• TEXTO PROPORCIONADO:
No se tiene en
cuenta que el inmigrante no es lo selecto de su país, no es el
propietario que
tiene su pasar en la pequeña propiedad que heredó de sus padres, y que la cuida
y hace producir para mantener a sus hijos, sino el bracero que el exceso de
población y las escaseces de retribución hacen salir en busca de una vida
mejor. Los que estando bien vienen a buscar el modo de hacer rápida fortuna son
los menos, las excepciones; y yo encuentro hasta ridícula la pretensión de que
la inmigración ha de ser seleccionada, lo mejor, porque nadie se desprende para
el vecino de lo mejor de su casa, que procura conservarlo y guardarlo para sí.
El hecho
continental desde el Canadá y los Estados Unidos hasta Chile y la República
Argentina, es que el inmigrante viene más pobre que el reñícola, y que es
inferior a éste, al menos porque no conoce el país y tiene que adaptarse, y se
adapta, no siguiendo antes de establecerse un curso de agricultura, sino
conchavándose para ganar la vida, o si ha traído con que comprar el lote
imitando a su vecino, porque no tiene otro criterio.
La gran ventaja
y la única ventaja que tiene el inmigrante es el hábito de ahorro; pero este
mismo lo dirige mal; las facilidades de adquirir, en vez de llevarlo a la
variedad de cultivos que le harían bastarse a sí mismo, que le darían trabajo
todo el año, le llevan a la extensión, a las grandes zonas. No olvidaré nunca
la satisfacción suprema con que me dijo un italiano: yo soy propietario de más
del doble del terreno que posee el Rey de Italia.

• QUÉ HARÁS:
1. Copia sin cambios todo el fragmento del texto sobre la inmigración que va desde "No se tiene" hasta "guardarlo para sí.".
2. Escribe lo que seguiría al texto sobre la inmigración, a partir de su última oración.

• LÍNEAS DE DATOS:
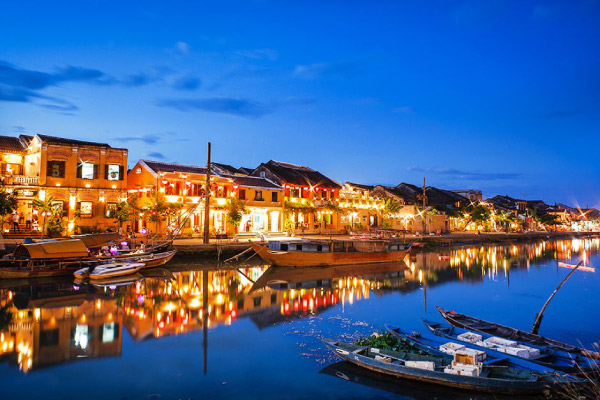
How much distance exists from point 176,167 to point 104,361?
3291 cm

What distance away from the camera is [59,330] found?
608 inches

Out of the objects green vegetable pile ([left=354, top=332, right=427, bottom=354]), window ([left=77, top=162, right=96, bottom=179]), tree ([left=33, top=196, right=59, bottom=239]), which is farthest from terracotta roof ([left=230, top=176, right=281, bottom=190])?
green vegetable pile ([left=354, top=332, right=427, bottom=354])

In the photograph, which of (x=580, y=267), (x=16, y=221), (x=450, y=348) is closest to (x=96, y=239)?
(x=16, y=221)

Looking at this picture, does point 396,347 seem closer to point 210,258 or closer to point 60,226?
point 210,258

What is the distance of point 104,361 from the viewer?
41.2 feet

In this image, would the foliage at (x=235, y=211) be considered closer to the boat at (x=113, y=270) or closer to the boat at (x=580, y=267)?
the boat at (x=113, y=270)

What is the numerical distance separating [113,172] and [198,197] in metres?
8.33

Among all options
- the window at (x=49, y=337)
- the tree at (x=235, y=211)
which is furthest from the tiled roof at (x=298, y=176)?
the window at (x=49, y=337)

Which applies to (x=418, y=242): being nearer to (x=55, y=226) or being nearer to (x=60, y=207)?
(x=60, y=207)

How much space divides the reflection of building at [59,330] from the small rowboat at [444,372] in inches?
311

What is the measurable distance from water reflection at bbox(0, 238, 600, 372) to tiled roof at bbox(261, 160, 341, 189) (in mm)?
21900

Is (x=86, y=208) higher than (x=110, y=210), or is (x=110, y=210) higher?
(x=86, y=208)

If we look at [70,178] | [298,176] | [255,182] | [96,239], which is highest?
[298,176]

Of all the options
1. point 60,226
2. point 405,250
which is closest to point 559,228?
point 405,250
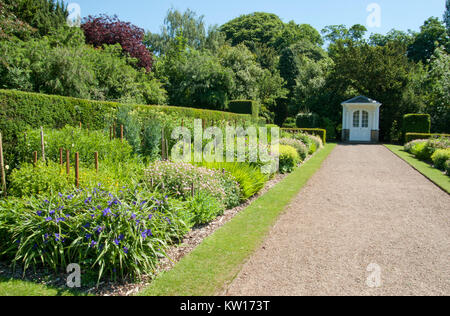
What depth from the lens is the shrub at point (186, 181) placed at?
5800 millimetres

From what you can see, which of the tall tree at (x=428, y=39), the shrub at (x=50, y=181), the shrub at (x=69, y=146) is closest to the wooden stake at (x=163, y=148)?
the shrub at (x=69, y=146)

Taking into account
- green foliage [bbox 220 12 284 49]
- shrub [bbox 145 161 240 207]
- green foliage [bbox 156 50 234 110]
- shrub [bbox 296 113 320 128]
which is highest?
green foliage [bbox 220 12 284 49]

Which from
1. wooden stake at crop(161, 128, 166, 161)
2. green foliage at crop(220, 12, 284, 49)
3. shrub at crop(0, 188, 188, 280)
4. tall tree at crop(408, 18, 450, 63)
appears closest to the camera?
shrub at crop(0, 188, 188, 280)

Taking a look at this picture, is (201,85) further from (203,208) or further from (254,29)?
(254,29)

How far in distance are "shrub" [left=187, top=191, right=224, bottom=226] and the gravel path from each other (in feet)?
3.53

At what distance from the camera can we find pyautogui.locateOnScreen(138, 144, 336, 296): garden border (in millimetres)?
3502

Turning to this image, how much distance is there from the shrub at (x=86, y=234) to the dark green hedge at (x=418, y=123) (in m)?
23.2

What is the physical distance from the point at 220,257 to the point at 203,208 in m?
1.36

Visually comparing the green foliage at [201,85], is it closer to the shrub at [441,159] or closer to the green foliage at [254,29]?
the shrub at [441,159]

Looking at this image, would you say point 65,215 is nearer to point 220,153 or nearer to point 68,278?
point 68,278

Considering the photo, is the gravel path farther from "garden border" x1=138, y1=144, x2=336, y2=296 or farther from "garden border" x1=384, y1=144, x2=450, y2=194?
"garden border" x1=384, y1=144, x2=450, y2=194

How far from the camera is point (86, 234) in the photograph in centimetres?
376

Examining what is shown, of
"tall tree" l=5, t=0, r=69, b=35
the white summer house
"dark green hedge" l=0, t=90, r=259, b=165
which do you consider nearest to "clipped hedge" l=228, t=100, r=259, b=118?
the white summer house

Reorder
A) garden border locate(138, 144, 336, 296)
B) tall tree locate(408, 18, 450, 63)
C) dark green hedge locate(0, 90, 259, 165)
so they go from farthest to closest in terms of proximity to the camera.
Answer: tall tree locate(408, 18, 450, 63) < dark green hedge locate(0, 90, 259, 165) < garden border locate(138, 144, 336, 296)
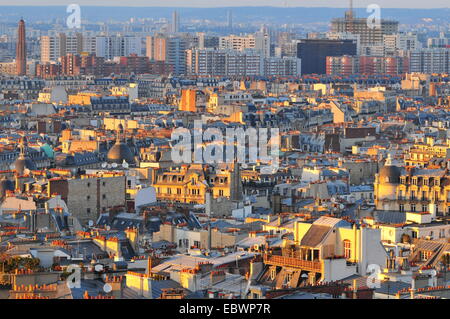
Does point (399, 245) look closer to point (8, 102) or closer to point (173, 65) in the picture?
point (8, 102)

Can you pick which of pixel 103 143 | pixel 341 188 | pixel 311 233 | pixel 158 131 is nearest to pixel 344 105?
pixel 158 131

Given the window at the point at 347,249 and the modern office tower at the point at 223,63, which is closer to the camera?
the window at the point at 347,249

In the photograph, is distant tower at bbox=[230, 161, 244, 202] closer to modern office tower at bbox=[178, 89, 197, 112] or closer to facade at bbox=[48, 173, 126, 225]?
facade at bbox=[48, 173, 126, 225]

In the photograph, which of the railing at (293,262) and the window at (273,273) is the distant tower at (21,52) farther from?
the window at (273,273)

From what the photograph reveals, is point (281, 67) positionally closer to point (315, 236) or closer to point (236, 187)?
point (236, 187)

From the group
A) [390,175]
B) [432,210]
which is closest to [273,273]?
[432,210]

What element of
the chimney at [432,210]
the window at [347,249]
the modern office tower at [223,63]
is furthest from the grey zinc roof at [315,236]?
the modern office tower at [223,63]
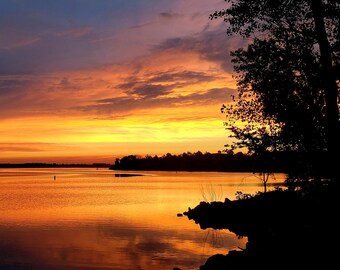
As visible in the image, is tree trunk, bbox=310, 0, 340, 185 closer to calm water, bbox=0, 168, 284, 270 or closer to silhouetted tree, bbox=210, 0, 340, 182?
silhouetted tree, bbox=210, 0, 340, 182

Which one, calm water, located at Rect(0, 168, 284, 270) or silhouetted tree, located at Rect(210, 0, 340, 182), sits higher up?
silhouetted tree, located at Rect(210, 0, 340, 182)

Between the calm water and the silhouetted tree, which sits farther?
the calm water

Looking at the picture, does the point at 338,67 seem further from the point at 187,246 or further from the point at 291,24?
the point at 187,246

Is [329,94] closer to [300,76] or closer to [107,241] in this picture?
[300,76]

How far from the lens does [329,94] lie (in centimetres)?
1784

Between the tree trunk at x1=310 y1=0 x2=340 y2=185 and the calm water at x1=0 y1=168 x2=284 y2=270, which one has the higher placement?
the tree trunk at x1=310 y1=0 x2=340 y2=185

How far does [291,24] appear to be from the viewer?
20.5 meters

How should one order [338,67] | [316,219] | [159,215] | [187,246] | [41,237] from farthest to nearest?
[159,215]
[41,237]
[187,246]
[338,67]
[316,219]

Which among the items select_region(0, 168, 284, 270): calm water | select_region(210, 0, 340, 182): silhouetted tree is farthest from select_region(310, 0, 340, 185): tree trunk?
select_region(0, 168, 284, 270): calm water

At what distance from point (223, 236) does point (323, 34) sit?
25.1 m

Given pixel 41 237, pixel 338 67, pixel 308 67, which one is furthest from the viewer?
pixel 41 237

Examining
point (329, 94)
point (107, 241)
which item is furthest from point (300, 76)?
point (107, 241)

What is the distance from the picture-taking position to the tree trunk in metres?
17.1

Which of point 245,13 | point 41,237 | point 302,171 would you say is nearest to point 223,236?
point 41,237
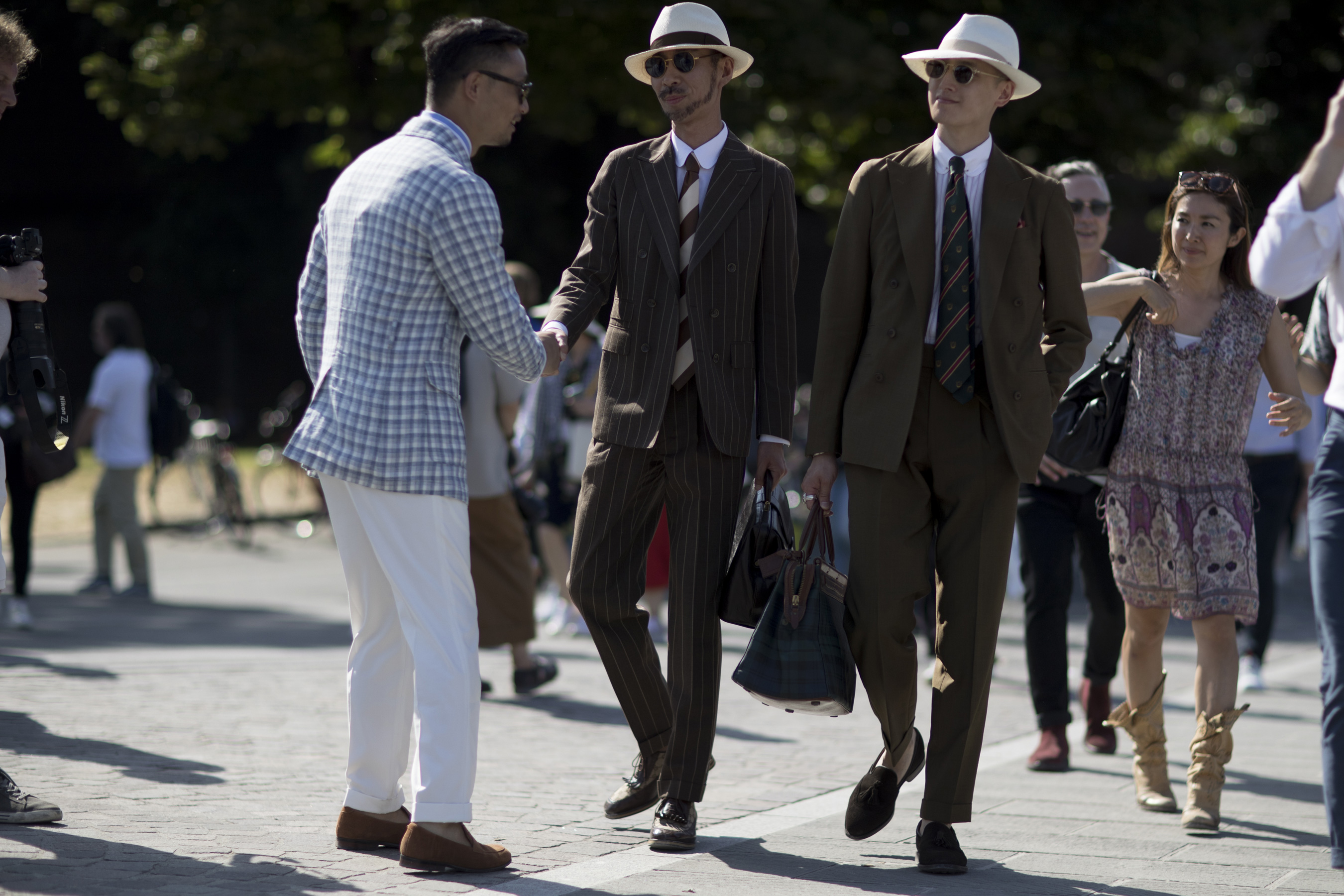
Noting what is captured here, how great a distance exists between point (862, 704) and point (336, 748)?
9.36 ft

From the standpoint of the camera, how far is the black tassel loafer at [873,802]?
4.67 meters

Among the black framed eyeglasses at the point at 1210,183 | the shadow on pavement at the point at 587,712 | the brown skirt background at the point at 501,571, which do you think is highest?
the black framed eyeglasses at the point at 1210,183

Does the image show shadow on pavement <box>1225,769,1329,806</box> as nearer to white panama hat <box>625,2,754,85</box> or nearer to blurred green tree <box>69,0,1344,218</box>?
white panama hat <box>625,2,754,85</box>

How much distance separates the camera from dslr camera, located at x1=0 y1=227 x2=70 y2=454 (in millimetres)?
4781

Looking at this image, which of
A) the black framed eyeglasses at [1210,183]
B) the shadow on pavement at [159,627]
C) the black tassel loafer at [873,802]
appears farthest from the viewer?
the shadow on pavement at [159,627]

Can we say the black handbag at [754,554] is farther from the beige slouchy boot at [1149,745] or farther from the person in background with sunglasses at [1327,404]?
the beige slouchy boot at [1149,745]

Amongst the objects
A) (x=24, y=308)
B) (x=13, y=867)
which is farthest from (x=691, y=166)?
(x=13, y=867)

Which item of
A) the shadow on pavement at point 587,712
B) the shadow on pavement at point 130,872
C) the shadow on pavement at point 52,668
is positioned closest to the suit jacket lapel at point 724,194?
the shadow on pavement at point 130,872

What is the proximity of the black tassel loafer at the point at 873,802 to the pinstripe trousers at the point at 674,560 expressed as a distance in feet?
1.49

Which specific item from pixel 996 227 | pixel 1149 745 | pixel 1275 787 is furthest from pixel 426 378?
pixel 1275 787

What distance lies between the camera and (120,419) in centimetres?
1212

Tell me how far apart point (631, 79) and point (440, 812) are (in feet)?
41.9

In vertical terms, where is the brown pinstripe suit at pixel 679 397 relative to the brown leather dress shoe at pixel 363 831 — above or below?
above

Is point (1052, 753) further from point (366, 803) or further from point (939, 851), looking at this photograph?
point (366, 803)
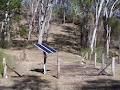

• RESPUESTAS EN ORDEN:
1.
No se tiene en
cuenta que el inmigrante no es lo selecto de su país, no es el
propietario que
tiene su pasar en la pequeña propiedad que heredó de sus padres, y que la cuida
y hace producir para mantener a sus hijos, sino el bracero que el exceso de
población y las escaseces de retribución hacen salir en busca de una vida
mejor. Los que estando bien vienen a buscar el modo de hacer rápida fortuna son
los menos, las excepciones; y yo encuentro hasta ridícula la pretensión de que
la inmigración ha de ser seleccionada, lo mejor, porque nadie se desprende para
el vecino de lo mejor de su casa, que procura conservarlo y guardarlo para sí.

2.
Ese colono
aprende a arar y a sembrar trigo, y de ahí no pasa; no cultiva una cebolla
porque no sabe; mientras en el Interior, aun en las antiguas reducciones, hay
muchos que saben y hacen, viviendo una vida mezquina, que podrían ser grandes
elementos de progreso para el país sirviendo de ejemplos vivos de enseñanza
práctica.
En tal sentido
he hablado en mi informe anterior de colonias criollas en Santa Fe y Córdoba,
para sacar a esos criollos de los rincones en que viven; no para crearles un
hogar, que generalmente ya tienen, sino para mejorárselo y para que sirvan de
ejemplo, para que induzcan al agricultor, que hoy pierde la mitad de su tiempo,
a que lo aproveche en ocupaciones productivas, procurando el arraigo en cada
comarca de las gentes necesarias para satisfacer las necesidades de la
producción, dándole así bases estables.
Así veo pensar
al doctor Arata, al doctor Ramos Mejía, al doctor Gallegos y a todos cuantos se
dan cuenta del estado del país y buscan su remedio con amor, ajenos a miras
personales y políticas.
Pero no basta
dar instrucción práctica y educar el carácter, es necesario de todo punto
elevar el patriotismo; la depresión de este sentimiento es manifiesta; muchas
causas concurren a debilitarlo.
No hace muchos
días decía un diario de esta capital, y por cierto no en son de crítica, que en
las calles de esta ciudad cosmopolita los trajes más abigarrados no llamaban la
atención de nadie; sólo el traje criollo era chocante y ridículo.
En ese mismo
diario, para ponderar un acto de injusticia, se decía: «Es un acto de justicia
criolla»; y todos los días y a cada rato, los desaciertos de la política, los
abusos electorales, los desmanes policiales, todo lo malo no encuentra
calificativo más aplastante que el de criollo.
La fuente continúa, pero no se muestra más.